Publishers are now increasingly paying authors a royalty based on net sales rather than a percentage of the list price of copies sold. Can a publisher add co-op fees, advertising allowances, and free freight charges to the discount calculation, thereby reducing the net sales on which the author royalty is based? There are thousands of Author/Publisher agreements still in force that simply do not address this issue, just as there are thousands of agreements that are silent on the question of who controls the eBook rights.

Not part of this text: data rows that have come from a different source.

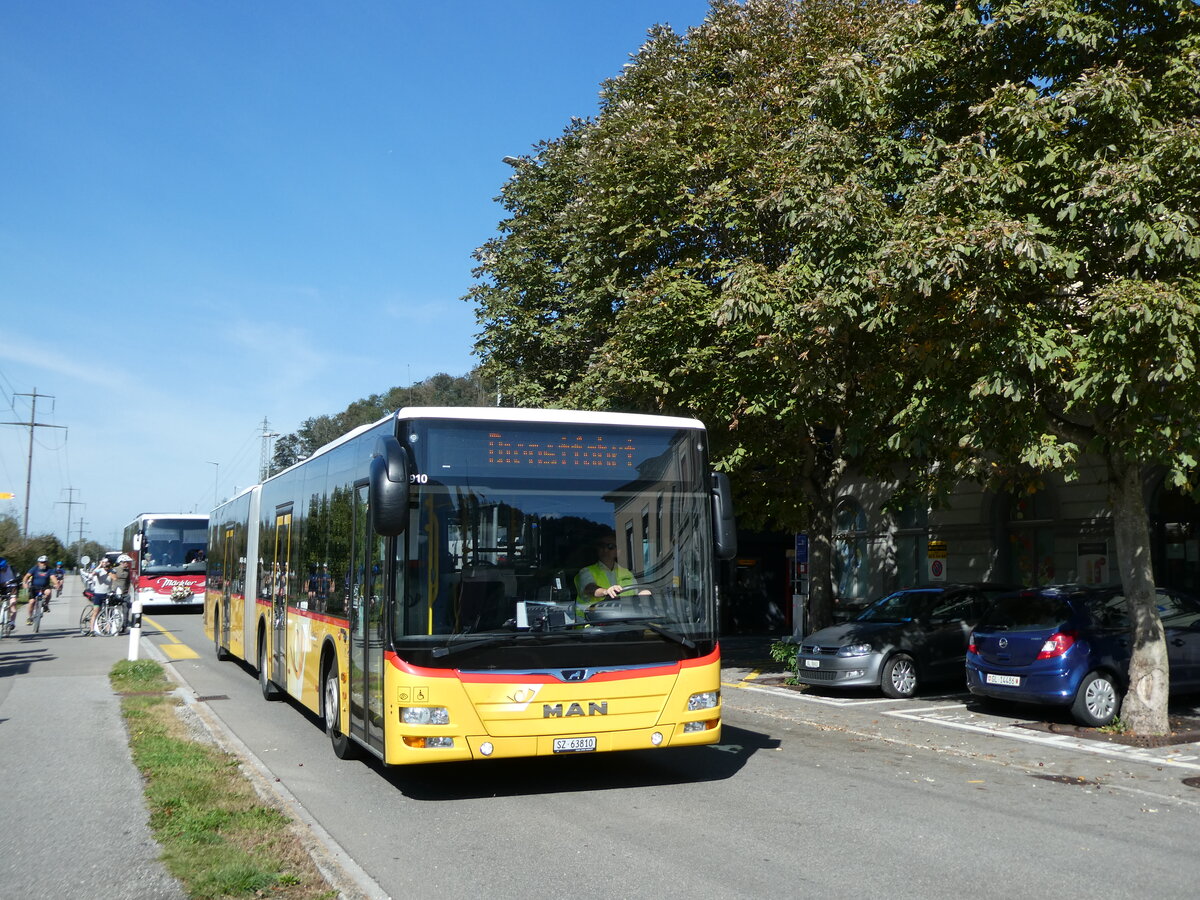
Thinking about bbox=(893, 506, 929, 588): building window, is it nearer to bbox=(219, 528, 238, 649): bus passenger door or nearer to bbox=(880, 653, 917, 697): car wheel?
bbox=(880, 653, 917, 697): car wheel

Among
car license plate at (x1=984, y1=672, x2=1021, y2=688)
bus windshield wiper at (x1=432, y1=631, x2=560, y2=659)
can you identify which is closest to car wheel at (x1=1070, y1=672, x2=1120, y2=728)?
car license plate at (x1=984, y1=672, x2=1021, y2=688)

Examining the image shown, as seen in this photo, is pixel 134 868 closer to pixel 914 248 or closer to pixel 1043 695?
pixel 914 248

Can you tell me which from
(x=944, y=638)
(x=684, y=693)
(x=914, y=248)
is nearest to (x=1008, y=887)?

That is the easy problem. Here is the hard one: If the royalty is based on list price, it would seem to be the case that the author’s take would not be affected by any of the semantic gymnastics I have described. However, almost all list-price Author/Publisher agreements stipulate that if a book is sold at a discount greater than 50%, the royalty will be based on the amount billed rather than the list price. In other words, a list-price agreement mutates into a net royalty agreement when the discount exceeds 50%. Shipments to chain store distribution centers and wholesalers usually earn a 50% discount to start with. Does co-op, or an advertising charge, or free freight, boost the discount above 50%? If so, the author’s royalty is cut at least in half.

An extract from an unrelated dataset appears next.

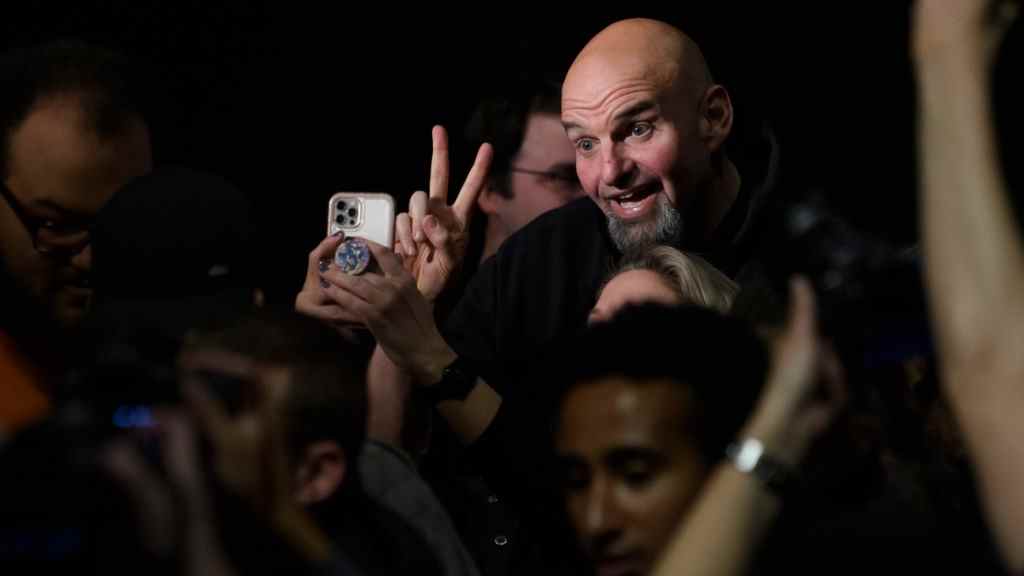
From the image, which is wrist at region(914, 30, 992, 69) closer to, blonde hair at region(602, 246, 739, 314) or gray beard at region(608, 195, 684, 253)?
blonde hair at region(602, 246, 739, 314)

Likewise, for distributors the new practices I have described disrupt fundamental business relationships. Distributors for the most part receive a percentage of their client publishers’ net sales, i.e. a percentage of gross sales minus returns; and usually all, or most, of any co-op fees, advertising charges, or free freight allowances are passed through to the publishers. In the days when co-op and advertising charges actually bought a marketing benefit, passing the cost through to the publishers made sense. Similarly, free freight when it applied only to small customers (who just were not going to bring in books if they had to pay the freight) could arguably be passed through to publishers. But free freight for huge customers?

If what we are talking about here is just a power grab for more margin, publishers and distributors and even authors are going to have to resist. There is just no point in running a business for the sake of making your trading partners rich; and there is even less point in squeezing your small customers so that a big one can become so powerful it can completely disregard your business interests.

Curt Matthews
CEO, IPG and Chicago Review Press, Incorporated

Curt Matthews is the founder and CEO of Chicago Review Press, Incorporated, which is the parent company of Chicago Review Press and of Independent Publishers Group (IPG), the first independent press distributor and now the second largest. Curt has served on the Independent Book Publishers Association (IBPA) board and has also served as its president.